Five years since their last release, Grizzly Bear return with Painted Ruins, released August 18, 2017.  More tightly woven musically than any previous release, the band retains their distinct sound while knitting together everything you love about them while improving upon all the things you didn’t.

2012’s Shields easily gave way to feelings that Grizzly Bear had run its course, but Painted Ruins comes across sounding more natural and evolved.  The long break has treated the members well.  The album is full of classic Grizzly Bear; tempo changes, clunky guitar, and simple lyrics that create paths amidst the watery reverb, but the band isn’t simply forcing out another Grizzly Bear album, there is a prominent sense of growth from Shields.

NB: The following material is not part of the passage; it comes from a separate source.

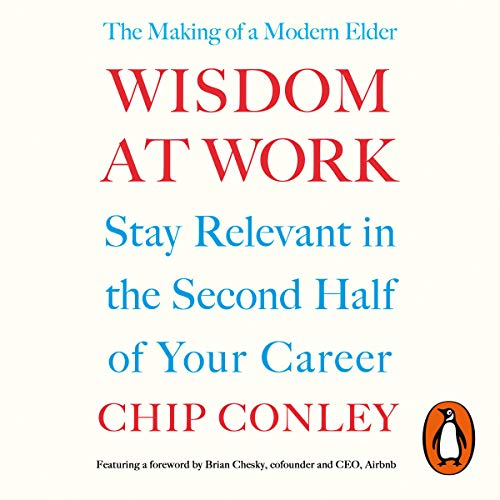 Wisdom at Work                   By:                                                                                                                                 Chip Conley                               Narrated by:                                                                                                                                 Chip Conley                      Length: 8 hrs and 53 mins     3 ratings     Overall 4.0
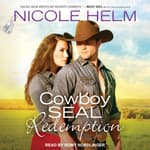 Cowboy SEAL Redemption by  Nicole Helm audiobook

More emphasis on synth lines and straight forward drum beats mesh together with experimental sounds and epic landscapes that the band is so familiar with.  Painted Ruins sounds like 2017, its not trying to capture the past by any means.

Painted Ruins fades in slowly with its first track “Wasted Acres”, strong, soft, fluid.  The single “Mourning Sound” follows almost confusing the listener at first with the punching drum beat.  The crunchy and eventually chaotic “Three Rings” over lays two separate drum beats as the band haunts the track with their signature high pitched harmonies and noisy ambience.  “Aquarian” cuts right through the album with intensive drumming, and hard organ-filtered guitar chords slashing through the reverb, only to noisily slow and clean itself up a bit.  “Glass Hillside” reminds the listener of a more polished track from Horn of Plenty, until it breaks into a psychedelic groove, perfectly mixed and ear catching.  The album finishes with “Sky Took Hold” drenched in bassy synth and a epic distorted guitars.

The intricacies of Painted Ruins requires multiple listens, the noisy depths will reveal many secret pools spilling over into each other, endless and choppy.  Will this be the last Grizzly Bear album? I do not know, and I’m fairly certain the band doesn’t know either.